Newcomer Supply Decalcifying Solution, Formic Acid, 5% Aqueous, provides a moderate rate of decalcification while maintaining excellent cellular morphology. This solution is a general purpose decalcifier and is suitable for all bone specimen types from sternal or iliac crest bone marrow biopsies (light bone) to femoral head and long bone sections (compact bone).
Fixation: Formalin 10% Phosphate Buffered (Part 1090)
- See Procedure Note #1.
Technique: Paraffin sections cut at 5 microns on adhesive slides
Solutions: All solutions are manufactured by Newcomer Supply, Inc.
- Fix bone specimen in fixative of choice, for a length of time sufficient for specimen size and type.
- See Procedure Notes #2 and #3.
- Wash fixed specimen in running tap water for 10 minutes.
- Submerge fixed bone segment(s) in container of Decalcifying Solution, Formic Acid 5%, Aqueous that adequately covers the specimen. A 20:1 ratio is recommended.
- See Procedure Notes #4 and #5.
- Check the specimen regularly for adequate solution coverage during the decalcification process for optimal decalcifying reaction. Decalcification time will vary and is dependent on size and weight of bone.
- Check light bone samples every 30 to 60 minutes; check compact bone samples every 1 to 2 hours.
- Bone marrow or light bone biopsies, on the average, will decalcify in 4 to 6 hours.
- A 3 mm thick section of femoral head, on the average, will decalcify in 8 to 24 hours.
- Check completion of decalcification with Decalcification End Point Set (Part 1051) regularly to deter over-decalcification and loss of cellular morphology.
- See Procedure Note #6.
- Wash the specimen in running tap water when decalcification is judged to be complete. Suggested time for small samples is 30-60 minutes; larger bones 1-4 hours or according to laboratory protocol established times.

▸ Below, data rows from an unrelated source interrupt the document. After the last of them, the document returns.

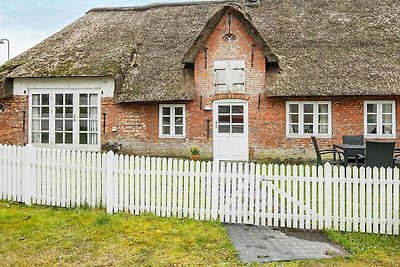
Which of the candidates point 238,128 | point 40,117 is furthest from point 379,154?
point 40,117

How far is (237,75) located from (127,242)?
10.8 meters

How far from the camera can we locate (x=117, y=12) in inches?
797

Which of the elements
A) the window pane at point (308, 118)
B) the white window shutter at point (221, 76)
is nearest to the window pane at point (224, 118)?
the white window shutter at point (221, 76)

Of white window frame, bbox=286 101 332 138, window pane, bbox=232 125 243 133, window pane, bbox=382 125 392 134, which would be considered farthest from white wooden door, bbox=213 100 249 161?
window pane, bbox=382 125 392 134

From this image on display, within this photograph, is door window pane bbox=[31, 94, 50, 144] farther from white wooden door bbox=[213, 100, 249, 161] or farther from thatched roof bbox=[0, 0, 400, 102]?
white wooden door bbox=[213, 100, 249, 161]

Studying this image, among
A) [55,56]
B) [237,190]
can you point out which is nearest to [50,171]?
[237,190]

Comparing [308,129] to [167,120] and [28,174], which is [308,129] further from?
[28,174]

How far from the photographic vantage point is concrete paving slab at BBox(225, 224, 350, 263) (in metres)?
5.32

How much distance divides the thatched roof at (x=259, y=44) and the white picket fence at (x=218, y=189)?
8.04 meters

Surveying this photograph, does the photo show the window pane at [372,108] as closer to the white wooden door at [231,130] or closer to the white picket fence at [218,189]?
the white wooden door at [231,130]

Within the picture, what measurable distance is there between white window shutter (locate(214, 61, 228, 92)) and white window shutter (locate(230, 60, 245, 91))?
237 millimetres

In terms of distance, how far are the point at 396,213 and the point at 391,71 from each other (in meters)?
10.3

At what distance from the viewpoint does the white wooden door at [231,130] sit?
1561cm

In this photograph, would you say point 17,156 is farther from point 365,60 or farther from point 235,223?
point 365,60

- Additional trimming of decalcified bone can occur at this stage to a size and thickness suitable for tissue processing.
- Proceed with laboratory tissue processing procedure for bone specimens.
- Trim block(s) and section the processed, paraffin embedded bone; if block trimming or sectioning is impaired due to bone hardness, surface decalcification is recommended.
- Perform surface decalcification by soaking the paraffin block with exposed tissue surface side down in Decalcifying Solution, Formic Acid 5%, Aqueous for 15-60 minutes. Rinse block thoroughly with distilled water to remove corrosive acids and re-section.
- See Procedure Note #7.
- Other fixatives that provide satisfactory results for bone specimens are: AZF Fixative (Part 1009), B-5 Fixative Modified, Zinc Chloride (Part 1015), Bouin Fluid (Part 1020), Zamboni Fixative (Part 1459) and Zinc Formalin Fixative (Part 1482).
- If possible, reduce the overall size of a larger bone specimen by bisecting or cutting the bone into smaller pieces and remove any excess attached soft tissue or skin for faster fixation. A maximum bone thickness of 3-5 mm is recommended.
- To ensure optimal staining results, adequate fixation of bone is essential before exposing specimen to decalcification solution.
- Decalcification solution should be in contact with all specimen surfaces. If multiple pieces are in one container, ensure that pieces are separated and/or suspended and not in direct contact or stacked on top of each other. Change the solution at least daily and never add to or mix fresh solution with old.
- Decalcification can be enhanced with the use of low speed agitation with either a stir bar/stir plate or rotator/shaker.
- Decalcification end-point testing can also be accomplished through specimen radiography. Physical testing (probing or bending) of the bone is not recommended.
- Surface decalcification removes only a thin layer of residual calcium from the tissue block surface. This will allow only a few calcium-free sections to be obtained. Repeating the surface decalcification process for additional sections may be required.
- Bancroft, John D., and Marilyn Gamble. Theory and Practice of Histological Techniques. 6th ed. Oxford: Churchill Livingstone Elsevier, 2008. 338-343.
- Luna, Lee G. Manual of Histologic Staining Methods of the Armed Forces Institute of Pathology. 3rd ed. New York: Blakiston Division, McGraw-Hill, 1968. 6-11.
- Urban, Ken. “Routine Decalcification of Bone.” Laboratory Medicine 12.4 (1981): 207-212.
- Villanueva, Anthony. “Experimental Studies in Demineralization and Its Effects on Cytology and Staining of Bone Marrow Cells.” The Journal of Histotechnology 9.3 (1986): 155-161.
- Modifications developed by Newcomer Supply Laboratory.